The “cultural barometer” was developed by a group of six leading nursing figures that came together in 2011 to call for major improvements in the profession in response to a growing number of cases of poor care, as previously reported by Nursing Times.
They identified a common thread in the reports – that the culture meant staff could not or would not speak up when things were wrong.
The tool, which is based around a series of questions designed to prompt staff to talk about the culture of care in their organisations, has subsequently been piloted at three trusts.
“The barometer is designed to kick start conversations about culture within organisations”
Anne Marie Rafferty
The Culture of Care Barometer (see PDF top-right), an evaluation report on the tool, was published last week at a nursing conference organised by the NHS England London region.

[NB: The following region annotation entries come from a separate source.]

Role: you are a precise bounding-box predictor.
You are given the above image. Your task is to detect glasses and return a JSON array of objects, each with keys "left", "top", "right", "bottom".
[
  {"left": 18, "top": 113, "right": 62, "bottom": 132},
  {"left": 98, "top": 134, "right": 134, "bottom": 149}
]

It said the barometer had received a “positive reception” at the pilot sites and that other trusts were “enthusiastic” to embrace it as soon as possible.
“From our discussions with trusts, there seems a strong appetite for using the barometer,” said the report.
It concluded that the barometer added value to existing tools such as the NHS staff survey and Friends and Family Test.
The next steps will involve developing a smartphone “app” and piloting its use in a range of groups and settings, said the report.
The barometer aims to add value to existing metrics, acting as an early prompt to measure the “care culture” in organisations across the country
It is also intended to act as a catalyst for conversations so that problems can be nipped in the bud, help managers ensure that staff are feeling valued, satisfied and able to raise concerns if necessary, and help staff get a better a grasp of the reality of patients’ experiences.
Professor Anne Marie Rafferty, the lead author of the report from King’s College London, said: “The Culture of Care Barometer is designed to kick start conversations about culture within organisations.”
Caroline Alexander, chief nurse for London, added: “The aim of these conversations is to ensure that staff can provide good care to patients, that patients have a good experience of their care and staff feel valued, satisfied and able to raise concerns when necessary.”
- Nursing Times’ launched the Speak Out Safely campaign in 2013, which encourages organisations to support their staff in raising concerns about care or safety.